To do this, create a report called Blue in parts, and within this create a basic table above. Eventually you'll set the back colour of each row to be an expression similar to:
However, we have to write the BackColour function first! To make a start on this, in your VB class create the following private variables and constants:
'the current certificate, whose name we are monitoring
Private Shared CurrentCertificate As String = ""
'whether to use the first colour or the second
Private Shared IfFirstColour As Boolean = True
'the two colours to use
Private Const FirstColour As String = "#FFEEFF"
Private Const SecondColour As String = "#EEFFEE"
Alternatively, if you're using C#:
// the current certificate, whose name we are monitoring
private static string CurrentCertificate = "";
// whether to use the first colour or the second
private static bool IfFirstColour = true;
// the two colours to use
private const string FirstColour = "#FFEEFF";
private const string SecondColour = "#EEFFEE";
Write a function called BackColour which spits out either the value of FirstColour or SecondColour, given a certificate name.

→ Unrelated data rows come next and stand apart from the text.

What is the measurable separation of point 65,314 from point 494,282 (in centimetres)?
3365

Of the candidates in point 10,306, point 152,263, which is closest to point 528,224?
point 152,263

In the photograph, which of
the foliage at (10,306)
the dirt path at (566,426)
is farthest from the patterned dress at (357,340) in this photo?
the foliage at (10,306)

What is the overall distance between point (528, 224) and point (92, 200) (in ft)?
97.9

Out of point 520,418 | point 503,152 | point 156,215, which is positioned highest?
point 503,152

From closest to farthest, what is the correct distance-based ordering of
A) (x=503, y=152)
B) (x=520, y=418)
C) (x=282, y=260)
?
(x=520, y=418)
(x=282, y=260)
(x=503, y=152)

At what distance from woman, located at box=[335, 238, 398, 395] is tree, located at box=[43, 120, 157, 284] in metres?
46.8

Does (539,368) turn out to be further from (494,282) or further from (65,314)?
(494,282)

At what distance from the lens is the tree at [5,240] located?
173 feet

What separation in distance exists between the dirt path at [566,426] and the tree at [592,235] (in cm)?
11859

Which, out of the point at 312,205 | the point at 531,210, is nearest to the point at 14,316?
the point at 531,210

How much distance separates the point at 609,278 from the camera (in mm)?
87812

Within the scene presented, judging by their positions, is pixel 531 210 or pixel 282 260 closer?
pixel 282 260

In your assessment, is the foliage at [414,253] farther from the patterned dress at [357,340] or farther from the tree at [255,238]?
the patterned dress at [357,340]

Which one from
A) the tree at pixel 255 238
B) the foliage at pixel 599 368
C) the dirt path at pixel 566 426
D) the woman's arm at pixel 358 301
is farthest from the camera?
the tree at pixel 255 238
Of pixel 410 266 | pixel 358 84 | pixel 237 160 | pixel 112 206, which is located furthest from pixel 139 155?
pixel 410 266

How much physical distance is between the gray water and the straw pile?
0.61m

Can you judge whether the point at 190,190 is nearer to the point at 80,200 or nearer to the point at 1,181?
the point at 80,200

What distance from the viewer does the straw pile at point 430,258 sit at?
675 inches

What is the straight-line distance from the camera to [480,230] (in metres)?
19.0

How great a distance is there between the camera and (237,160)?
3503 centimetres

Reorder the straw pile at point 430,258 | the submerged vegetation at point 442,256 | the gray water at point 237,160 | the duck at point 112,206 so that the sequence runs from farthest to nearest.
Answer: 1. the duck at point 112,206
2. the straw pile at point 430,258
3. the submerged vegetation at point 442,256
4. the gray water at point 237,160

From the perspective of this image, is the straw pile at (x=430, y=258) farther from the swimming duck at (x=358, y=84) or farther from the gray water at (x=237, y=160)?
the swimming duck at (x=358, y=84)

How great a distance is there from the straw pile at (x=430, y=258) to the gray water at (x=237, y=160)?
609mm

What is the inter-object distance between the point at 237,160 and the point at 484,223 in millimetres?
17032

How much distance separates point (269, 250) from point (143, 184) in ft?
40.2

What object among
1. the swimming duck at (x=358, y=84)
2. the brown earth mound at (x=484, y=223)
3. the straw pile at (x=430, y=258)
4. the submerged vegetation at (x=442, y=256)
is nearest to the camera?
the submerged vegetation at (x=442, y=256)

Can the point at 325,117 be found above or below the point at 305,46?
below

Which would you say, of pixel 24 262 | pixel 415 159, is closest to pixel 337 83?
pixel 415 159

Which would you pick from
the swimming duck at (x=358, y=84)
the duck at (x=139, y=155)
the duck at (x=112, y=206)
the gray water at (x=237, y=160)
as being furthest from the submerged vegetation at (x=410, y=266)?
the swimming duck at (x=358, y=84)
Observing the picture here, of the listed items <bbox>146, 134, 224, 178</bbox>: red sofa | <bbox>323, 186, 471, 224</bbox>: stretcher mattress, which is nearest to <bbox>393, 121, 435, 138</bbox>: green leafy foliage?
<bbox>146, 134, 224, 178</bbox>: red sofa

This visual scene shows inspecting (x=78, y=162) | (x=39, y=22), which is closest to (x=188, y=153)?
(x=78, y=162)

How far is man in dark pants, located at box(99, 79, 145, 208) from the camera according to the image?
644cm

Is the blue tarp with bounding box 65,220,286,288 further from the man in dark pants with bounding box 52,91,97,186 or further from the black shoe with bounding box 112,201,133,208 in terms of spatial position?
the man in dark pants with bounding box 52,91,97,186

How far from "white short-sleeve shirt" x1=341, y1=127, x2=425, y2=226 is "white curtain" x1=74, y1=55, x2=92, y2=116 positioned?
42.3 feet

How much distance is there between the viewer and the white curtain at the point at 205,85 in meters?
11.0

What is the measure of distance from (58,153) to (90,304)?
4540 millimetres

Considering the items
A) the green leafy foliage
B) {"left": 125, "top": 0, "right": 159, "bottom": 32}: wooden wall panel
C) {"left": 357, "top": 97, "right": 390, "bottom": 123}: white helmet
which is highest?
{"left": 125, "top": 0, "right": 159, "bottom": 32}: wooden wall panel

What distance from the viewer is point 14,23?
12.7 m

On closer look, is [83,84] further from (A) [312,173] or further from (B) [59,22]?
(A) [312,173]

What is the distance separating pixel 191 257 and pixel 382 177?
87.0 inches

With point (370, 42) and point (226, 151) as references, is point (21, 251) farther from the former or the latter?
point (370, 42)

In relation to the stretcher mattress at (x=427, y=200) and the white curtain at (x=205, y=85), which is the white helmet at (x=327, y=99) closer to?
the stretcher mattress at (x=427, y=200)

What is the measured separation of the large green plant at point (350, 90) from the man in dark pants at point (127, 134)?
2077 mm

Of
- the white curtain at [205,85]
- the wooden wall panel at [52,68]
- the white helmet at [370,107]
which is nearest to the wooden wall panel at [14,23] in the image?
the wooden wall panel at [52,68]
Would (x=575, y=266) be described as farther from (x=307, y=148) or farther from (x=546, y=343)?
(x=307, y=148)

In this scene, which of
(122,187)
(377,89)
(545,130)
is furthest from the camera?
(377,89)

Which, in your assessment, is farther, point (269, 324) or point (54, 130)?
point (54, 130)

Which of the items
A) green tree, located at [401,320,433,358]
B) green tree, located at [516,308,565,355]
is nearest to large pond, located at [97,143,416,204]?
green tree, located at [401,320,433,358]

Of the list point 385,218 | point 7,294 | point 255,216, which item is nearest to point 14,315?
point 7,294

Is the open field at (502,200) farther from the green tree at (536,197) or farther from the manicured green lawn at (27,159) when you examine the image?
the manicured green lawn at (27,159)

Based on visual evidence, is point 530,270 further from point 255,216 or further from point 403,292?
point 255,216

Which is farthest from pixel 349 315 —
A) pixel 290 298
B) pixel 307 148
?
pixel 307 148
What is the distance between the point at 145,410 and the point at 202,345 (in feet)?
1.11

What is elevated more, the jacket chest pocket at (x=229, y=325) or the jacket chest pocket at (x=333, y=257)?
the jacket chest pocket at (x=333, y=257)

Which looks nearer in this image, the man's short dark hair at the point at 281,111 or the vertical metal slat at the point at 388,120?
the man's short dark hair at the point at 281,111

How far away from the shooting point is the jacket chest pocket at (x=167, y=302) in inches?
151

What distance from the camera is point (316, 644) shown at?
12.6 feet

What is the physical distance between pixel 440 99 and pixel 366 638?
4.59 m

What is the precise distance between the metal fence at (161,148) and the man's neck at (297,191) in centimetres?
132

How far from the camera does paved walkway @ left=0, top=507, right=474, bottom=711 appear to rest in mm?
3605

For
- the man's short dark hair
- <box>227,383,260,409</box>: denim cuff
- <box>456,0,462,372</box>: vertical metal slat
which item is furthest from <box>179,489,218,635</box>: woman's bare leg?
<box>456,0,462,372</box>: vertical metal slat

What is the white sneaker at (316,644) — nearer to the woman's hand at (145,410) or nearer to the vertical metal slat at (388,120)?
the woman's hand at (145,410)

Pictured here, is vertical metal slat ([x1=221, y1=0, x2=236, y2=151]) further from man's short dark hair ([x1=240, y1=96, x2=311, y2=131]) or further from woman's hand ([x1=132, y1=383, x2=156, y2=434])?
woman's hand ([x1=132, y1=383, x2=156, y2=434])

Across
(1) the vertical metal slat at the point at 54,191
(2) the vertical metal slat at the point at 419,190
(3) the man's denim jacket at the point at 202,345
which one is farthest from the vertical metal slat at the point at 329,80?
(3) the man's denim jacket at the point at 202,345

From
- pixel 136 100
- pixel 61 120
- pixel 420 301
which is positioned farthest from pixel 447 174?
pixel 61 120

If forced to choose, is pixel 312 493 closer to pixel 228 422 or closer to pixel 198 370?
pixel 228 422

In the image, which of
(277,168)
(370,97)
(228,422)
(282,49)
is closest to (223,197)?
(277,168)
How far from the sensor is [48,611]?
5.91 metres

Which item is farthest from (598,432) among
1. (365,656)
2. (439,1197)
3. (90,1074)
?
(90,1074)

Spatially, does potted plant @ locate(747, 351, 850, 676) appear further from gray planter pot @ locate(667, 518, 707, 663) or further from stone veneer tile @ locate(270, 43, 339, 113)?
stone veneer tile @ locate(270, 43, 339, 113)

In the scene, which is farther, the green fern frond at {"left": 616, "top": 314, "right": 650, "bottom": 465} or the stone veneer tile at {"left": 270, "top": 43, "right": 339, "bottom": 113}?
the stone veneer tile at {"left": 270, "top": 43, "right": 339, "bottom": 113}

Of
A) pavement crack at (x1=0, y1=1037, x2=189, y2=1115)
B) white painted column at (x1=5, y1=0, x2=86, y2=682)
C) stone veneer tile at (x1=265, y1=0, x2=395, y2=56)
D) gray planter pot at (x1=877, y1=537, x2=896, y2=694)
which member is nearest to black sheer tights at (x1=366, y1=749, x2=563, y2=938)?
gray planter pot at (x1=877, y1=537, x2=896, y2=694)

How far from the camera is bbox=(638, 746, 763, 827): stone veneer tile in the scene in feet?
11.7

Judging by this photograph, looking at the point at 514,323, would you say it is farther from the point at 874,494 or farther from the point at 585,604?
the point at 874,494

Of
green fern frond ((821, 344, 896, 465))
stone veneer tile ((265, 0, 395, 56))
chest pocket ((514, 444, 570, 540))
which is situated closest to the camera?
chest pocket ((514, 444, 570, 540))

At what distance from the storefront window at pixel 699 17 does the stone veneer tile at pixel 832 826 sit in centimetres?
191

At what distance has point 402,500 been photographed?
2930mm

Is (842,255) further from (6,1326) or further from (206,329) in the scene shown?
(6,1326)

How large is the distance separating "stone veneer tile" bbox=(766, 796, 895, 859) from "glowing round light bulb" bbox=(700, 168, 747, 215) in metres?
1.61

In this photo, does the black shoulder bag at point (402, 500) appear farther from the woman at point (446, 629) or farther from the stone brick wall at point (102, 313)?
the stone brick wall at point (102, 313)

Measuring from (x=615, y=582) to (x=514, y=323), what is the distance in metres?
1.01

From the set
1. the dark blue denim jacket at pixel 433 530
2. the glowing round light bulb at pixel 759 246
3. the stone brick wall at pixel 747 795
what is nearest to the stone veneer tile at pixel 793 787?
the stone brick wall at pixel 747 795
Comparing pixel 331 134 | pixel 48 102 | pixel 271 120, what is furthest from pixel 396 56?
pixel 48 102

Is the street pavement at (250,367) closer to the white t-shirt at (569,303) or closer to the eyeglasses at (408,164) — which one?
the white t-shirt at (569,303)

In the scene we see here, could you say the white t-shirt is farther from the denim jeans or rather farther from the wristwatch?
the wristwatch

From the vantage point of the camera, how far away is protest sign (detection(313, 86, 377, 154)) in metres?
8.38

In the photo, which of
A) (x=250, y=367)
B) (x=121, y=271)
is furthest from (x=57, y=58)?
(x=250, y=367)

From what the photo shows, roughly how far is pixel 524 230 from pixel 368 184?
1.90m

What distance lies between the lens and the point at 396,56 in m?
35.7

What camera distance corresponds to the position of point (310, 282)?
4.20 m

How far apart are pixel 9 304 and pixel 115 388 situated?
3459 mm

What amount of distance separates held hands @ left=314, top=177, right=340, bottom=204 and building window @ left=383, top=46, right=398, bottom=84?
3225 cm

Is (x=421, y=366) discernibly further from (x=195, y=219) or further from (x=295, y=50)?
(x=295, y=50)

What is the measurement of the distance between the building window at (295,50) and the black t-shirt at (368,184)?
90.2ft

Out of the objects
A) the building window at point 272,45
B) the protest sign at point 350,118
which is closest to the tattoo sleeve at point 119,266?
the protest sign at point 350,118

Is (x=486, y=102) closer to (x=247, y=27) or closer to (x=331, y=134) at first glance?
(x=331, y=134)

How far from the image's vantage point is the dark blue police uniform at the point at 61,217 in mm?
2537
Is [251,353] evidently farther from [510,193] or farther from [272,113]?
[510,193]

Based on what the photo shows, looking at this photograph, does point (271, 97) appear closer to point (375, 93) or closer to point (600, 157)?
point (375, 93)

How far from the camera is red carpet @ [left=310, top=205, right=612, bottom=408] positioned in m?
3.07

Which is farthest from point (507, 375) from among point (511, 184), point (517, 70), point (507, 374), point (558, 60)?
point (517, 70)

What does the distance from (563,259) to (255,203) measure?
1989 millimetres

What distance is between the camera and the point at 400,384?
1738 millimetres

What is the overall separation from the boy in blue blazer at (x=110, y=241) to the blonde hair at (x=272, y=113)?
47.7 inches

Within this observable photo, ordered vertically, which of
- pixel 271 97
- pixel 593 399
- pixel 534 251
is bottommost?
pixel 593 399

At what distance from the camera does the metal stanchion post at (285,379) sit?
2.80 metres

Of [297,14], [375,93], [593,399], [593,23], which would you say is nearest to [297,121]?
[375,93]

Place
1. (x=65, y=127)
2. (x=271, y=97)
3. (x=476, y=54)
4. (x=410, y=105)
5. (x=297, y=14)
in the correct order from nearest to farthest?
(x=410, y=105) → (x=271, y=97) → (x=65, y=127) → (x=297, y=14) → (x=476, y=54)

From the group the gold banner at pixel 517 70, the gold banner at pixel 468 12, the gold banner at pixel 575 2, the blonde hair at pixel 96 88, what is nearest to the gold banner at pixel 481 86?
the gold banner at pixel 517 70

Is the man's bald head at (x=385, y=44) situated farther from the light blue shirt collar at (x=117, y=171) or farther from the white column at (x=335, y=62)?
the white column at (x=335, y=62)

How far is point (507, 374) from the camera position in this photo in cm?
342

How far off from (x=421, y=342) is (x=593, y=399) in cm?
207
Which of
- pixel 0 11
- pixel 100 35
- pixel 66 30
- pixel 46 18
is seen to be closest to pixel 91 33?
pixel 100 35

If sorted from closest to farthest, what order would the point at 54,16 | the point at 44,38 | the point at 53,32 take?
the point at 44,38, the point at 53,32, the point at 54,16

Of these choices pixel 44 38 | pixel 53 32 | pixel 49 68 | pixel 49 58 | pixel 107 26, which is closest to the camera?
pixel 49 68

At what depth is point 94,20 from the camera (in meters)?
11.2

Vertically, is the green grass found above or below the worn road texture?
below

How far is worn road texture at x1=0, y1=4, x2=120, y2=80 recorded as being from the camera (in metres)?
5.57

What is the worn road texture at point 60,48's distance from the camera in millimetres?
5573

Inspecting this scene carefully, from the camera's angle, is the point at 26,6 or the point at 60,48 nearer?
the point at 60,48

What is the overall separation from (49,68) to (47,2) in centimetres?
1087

For each certificate you should compare its name to the one held in the variable CurrentCertificate. If they're not the same, you should reset the value of the IfFirstColour flag, then reset CurrentCertificate to be the latest certificate name ready for the next call to the function.
When (if?) you've got all of this written and built, see if you can get your report working as shown at the start of this exercise!